## What you need to do
1. In the CLaiM project writeup, which model replaced ResNet for encoding items in the vector database?
2. Continue the CLaiM project writeup from its last sentence.

## Source passage
════════════════

CLaiM | Devpost

Object Segmentation
Item Matching / Identification
Inventory Management
Logo

Inspiration

After the recent hurricanes in Florida, one of our team members who is from Florida had damage to their house. Normally, the process for filing an insurance claim after disaster is extremely cumbersome, requiring proof of all items and their value that were in the house before the disaster. This is very hard for disaster victims to prove in such a tough situation, which dissuades many people from filing insurance claims that cover the full value of all the items they lost.

What it does

Our app allows homeowners to record a video of their house, while our innovative AI automatically catalogues all items in your house and their approximate value. After a disaster, you an rescan your house and we automatically suggest items that might be lost to add to your insurance claim, with image proof of the before and after.

How we built it

Our frontend is built with next.js. Our backend uses Flask and sqllite. We also use xrpl in order to put items on the blockchain for proof of their existence before the disaster. Here are the steps our AI uses to process videos and pictures into items:

The video is stitched together into a large panorama with OpenCV
We use YOLOv8 and Meta's segment anything model to generate areas of interest on the image.
We use Hyperbolic's inference (Qwen2 VL7B) to analyze each area and decide if it is an object to record and find its estimated monetary value
We place all images in ChromaDB to group/count items of the same type and match images before and after disaster. We originally used ResNet for our embedding for the vector database in order to compare items, but later found all-MiniLM-L6-v2 to work better for vector encoding. The ResNet embeddings were too high dimensional.

════════════════

## Exercise data
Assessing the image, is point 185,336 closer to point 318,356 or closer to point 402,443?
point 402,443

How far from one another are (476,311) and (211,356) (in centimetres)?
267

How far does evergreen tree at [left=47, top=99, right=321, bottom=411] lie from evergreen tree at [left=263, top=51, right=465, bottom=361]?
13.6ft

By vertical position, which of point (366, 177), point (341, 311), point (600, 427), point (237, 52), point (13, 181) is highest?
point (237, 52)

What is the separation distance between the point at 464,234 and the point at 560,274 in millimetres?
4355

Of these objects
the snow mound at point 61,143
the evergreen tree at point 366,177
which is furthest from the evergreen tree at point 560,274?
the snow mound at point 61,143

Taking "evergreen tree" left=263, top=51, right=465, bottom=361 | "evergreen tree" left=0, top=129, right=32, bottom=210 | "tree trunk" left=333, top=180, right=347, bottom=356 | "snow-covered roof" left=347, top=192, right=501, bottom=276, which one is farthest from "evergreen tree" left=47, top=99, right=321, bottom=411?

════════════════

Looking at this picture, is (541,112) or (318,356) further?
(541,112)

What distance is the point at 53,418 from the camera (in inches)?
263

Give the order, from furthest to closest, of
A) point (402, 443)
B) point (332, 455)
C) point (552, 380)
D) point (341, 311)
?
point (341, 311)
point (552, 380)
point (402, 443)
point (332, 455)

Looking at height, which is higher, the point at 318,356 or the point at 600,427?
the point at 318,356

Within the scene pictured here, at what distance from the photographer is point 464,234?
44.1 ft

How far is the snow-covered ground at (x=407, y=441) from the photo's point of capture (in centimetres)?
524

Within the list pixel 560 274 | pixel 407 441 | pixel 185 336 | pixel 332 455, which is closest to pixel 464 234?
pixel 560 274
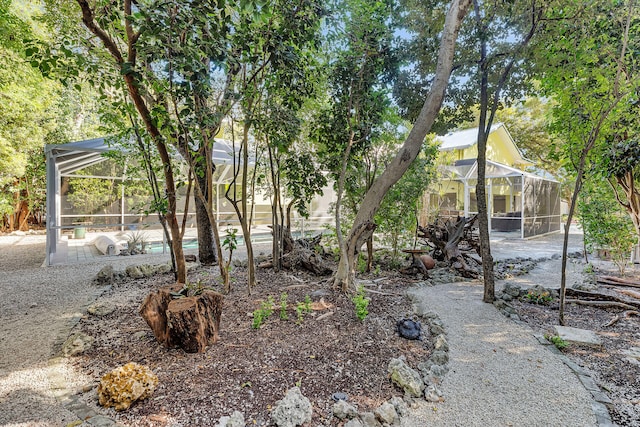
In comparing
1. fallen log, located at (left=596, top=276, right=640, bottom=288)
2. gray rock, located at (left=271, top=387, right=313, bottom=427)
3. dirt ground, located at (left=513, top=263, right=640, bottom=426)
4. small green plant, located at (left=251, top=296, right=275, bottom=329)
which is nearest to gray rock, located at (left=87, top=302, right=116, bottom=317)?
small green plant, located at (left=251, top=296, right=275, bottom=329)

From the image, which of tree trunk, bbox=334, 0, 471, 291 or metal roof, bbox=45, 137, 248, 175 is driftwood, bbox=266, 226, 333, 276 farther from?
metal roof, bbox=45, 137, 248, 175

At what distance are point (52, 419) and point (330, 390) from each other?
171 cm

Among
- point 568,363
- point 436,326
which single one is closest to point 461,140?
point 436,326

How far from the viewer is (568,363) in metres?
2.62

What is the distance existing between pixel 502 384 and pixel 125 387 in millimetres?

════════════════

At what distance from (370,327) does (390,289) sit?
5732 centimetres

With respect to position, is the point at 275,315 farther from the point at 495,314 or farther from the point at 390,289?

════════════════

## Task results
1. all-MiniLM-L6-v2

2.
We generate a pdf claim to submit to the insurance company based on items that didn't appear after the disaster and were added by the user.

Challenges we ran into

Segmentation problem: We tried a lot of different things in order to segment images well. We tried the segment everything model, SAM+yolo, and tried asking gemini to bounding boxes (it's the only vision language model that advertises this capability). We found SAM+yolo worked the best by far but only after lots of iteration and tuning.
System Design: lots of iteration required and thinking about the customer. For simplicity chose to host a single AWS EC2 instance although seriously considered hosting multiple servers for each general task like segmentation.
Video Panorama: How do you do segmentation on a video without getting duplicate items across frames? Our solution was to turn the video into a large image and run our machine learning on this image.
CORS struck us once again.

Accomplishments that we're proud of

Super fast Segment Everything + Yolo + recognition + grouping pipeline that robustly recognized and catalogued items from video. Well designed and aesthetic front-end.